Journée nationale de l’Anru : défis de la rénovation urbaine face au climat et à la politique en France
Le 17 septembre, la journée nationale de l’Anru a été inaugurée à Saint-Denis, où le maire (LFI) Bally Bagayoko a souligné la complexité des enjeux territoriaux. Dans cette ville, près de 150 nationalités cohabitent, avec un taux de pauvreté atteignant 36% et jusqu’à 40% dans les quartiers prioritaires. Le programme national de renouvellement urbain (NPRU) concerne 8 villes, 14 quartiers, et plus de 200.000 habitants.
Bagayoko a affirmé que la transformation urbaine ne doit pas conduire à l’éviction des habitants, mais doit se concentrer sur la protection et l’accompagnement des populations. Il a également appelé à la validation rapide de l’Anru 3 par le Parlement, insistant sur l’importance d’une approche équitable et sociale dans l’intervention urbaine.
« Harcelez vos députés ! »
Le président de l’Anru, Patrice Vergriete, a présenté un bilan positif du NPRU, avec 86% des crédits engagés et 93% des chantiers lancés. Il a mis en garde contre les récentes critiques visant la loi SRU et le logement social, soulignant l’importance des HLM pour les familles, notamment à Dunkerque, où une famille monoparentale peut économiser près de 400 euros par mois en accédant à un logement social. Vergriete a incité les élus à faire pression pour l’adoption de la loi sur le logement.
« Des infrastructures conçues pour un climat qui n’existe plus »
Valérie Masson-Delmotte, directrice de recherche au CEA, a exposé les défis climatiques actuels, citant l’été 2026 comme le plus chaud enregistré, avec une augmentation de la température moyenne en France de 1,9°C depuis l’ère préindustrielle. Elle a averti que les infrastructures actuelles ne sont plus adaptées aux nouvelles réalités climatiques, ce qui affecte particulièrement les populations vulnérables.

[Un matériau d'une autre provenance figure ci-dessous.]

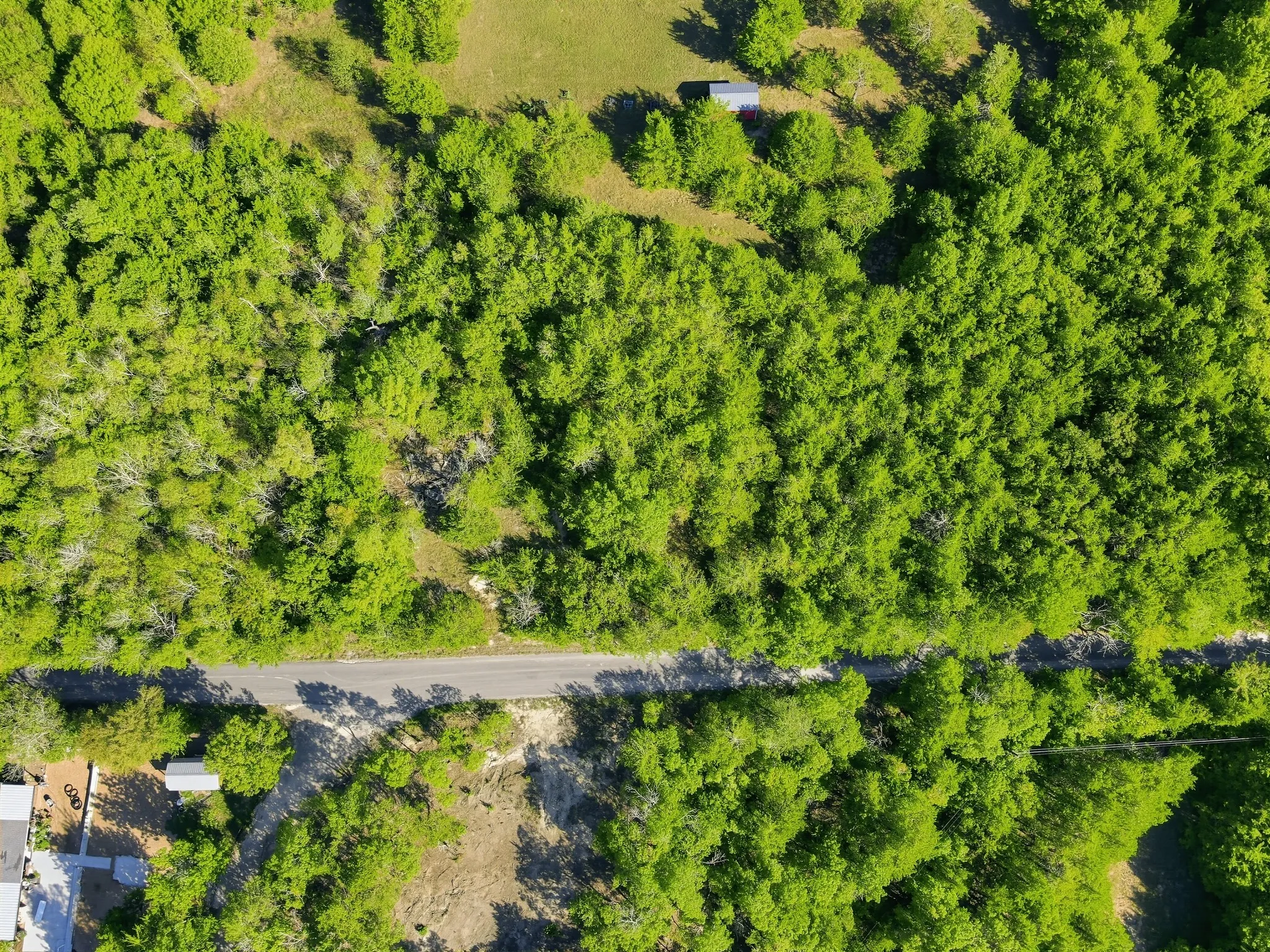 Unimproved Land For Sale in Grayson County , TBD Durham, Whitewright, Texas 75491, 0, 0, Garage spaces, 0 Sqft, built in 0, mls#21406080, Real Estate Agent in Whitewright, Homes For Sale in Grayson county, Homes For Sale in Whitewright, Realtor in Whitewright Texas, Real Estate Brokerage Independent Realty Texas, Luminita Cordes Realtor
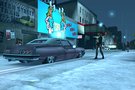Grand Theft Auto 3 : Edition 10me Anniversaire est dispo sur iOS et Android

5 milliards d’euros, 150 quartiers et le spectre du blocage
Cédric Van Styvendael, maire de Villeurbanne, a souligné que les habitants des quartiers populaires sont souvent plus exposés aux désastres climatiques. Il a plaidé pour que l’Anru 3 mette l’habitabilité au cœur de ses priorités. Claire Thoury, présidente du Cese, a appelé à une reconnaissance des besoins des territoires, en particulier des outre-mer.
La députée Annaïg Le Meur a évoqué la fragilité du projet de loi Logement, face à des amendements menaçant l’article 1 sur le renouvellement urbain. Elle a défendu l’enveloppe de 5 milliards d’euros comme un socle essentiel pour les investissements nécessaires.
Van Styvendael a rappelé que chaque milliard d’euros investi par l’État dans l’Anru génère 50 milliards d’euros d’investissements, soulignant l’importance de maintenir les crédits pour éviter une « maladaptation » des territoires. Les intervenants ont également plaidé pour une réorientation des fonds européens vers la rénovation thermique des quartiers.
La guerre des 150 quartiers n’aura pas lieu
Enfin, la sélection des 150 quartiers pour l’Anru 3 a été jugée insuffisante par certains, notamment en ce qui concerne les besoins spécifiques des outre-mer. Van Styvendael a averti contre une compétition entre territoires, affirmant que l’expertise de l’Anru doit également bénéficier à d’autres zones fragiles.